◆ Action item ◆
Repeat word for word the line with "family: Equidae" and every line after it until the records below run out.

◆ Data for the task ◆
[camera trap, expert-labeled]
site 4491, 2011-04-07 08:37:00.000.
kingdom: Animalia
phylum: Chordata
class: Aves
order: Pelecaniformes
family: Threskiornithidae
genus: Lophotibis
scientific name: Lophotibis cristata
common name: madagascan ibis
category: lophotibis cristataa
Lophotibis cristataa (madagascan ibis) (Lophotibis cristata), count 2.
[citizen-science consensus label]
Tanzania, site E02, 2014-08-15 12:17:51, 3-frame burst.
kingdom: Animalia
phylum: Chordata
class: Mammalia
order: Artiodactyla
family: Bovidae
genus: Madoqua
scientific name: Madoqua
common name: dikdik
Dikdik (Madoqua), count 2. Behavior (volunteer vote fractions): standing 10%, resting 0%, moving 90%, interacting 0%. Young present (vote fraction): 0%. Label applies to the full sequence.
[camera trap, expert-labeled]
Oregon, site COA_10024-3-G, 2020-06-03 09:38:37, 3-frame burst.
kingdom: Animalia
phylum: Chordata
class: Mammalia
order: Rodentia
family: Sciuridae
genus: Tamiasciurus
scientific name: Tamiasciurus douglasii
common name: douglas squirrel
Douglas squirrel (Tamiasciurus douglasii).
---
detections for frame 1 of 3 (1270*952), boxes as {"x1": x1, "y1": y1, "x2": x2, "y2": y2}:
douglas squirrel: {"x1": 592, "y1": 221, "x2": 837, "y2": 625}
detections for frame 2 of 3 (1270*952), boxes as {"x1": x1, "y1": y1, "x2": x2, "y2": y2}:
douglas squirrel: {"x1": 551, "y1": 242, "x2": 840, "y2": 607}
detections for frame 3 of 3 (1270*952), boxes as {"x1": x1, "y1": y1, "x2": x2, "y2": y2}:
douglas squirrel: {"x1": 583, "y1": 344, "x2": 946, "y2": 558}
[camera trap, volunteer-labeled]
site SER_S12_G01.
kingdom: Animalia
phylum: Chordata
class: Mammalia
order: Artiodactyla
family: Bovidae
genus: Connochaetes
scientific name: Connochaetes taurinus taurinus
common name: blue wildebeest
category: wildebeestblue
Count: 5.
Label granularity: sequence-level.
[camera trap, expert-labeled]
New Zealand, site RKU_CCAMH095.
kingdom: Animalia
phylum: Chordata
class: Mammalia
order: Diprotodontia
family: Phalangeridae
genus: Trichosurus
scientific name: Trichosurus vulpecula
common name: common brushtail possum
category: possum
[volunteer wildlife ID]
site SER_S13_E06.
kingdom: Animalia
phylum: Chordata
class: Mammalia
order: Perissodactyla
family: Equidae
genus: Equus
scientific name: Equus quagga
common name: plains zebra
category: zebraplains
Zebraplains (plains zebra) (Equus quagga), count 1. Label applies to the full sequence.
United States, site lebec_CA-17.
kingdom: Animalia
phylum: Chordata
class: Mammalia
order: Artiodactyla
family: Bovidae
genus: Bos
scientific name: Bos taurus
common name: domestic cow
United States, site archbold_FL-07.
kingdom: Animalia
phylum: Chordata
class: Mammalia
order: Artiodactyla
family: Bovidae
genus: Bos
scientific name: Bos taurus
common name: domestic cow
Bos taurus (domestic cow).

◆ Solution for this problem ◆
family: Equidae
genus: Equus
scientific name: Equus quagga
common name: plains zebra
category: zebraplains
Zebraplains (plains zebra) (Equus quagga), count 1. Label applies to the full sequence.
United States, site lebec_CA-17.
kingdom: Animalia
phylum: Chordata
class: Mammalia
order: Artiodactyla
family: Bovidae
genus: Bos
scientific name: Bos taurus
common name: domestic cow
United States, site archbold_FL-07.
kingdom: Animalia
phylum: Chordata
class: Mammalia
order: Artiodactyla
family: Bovidae
genus: Bos
scientific name: Bos taurus
common name: domestic cow
Bos taurus (domestic cow).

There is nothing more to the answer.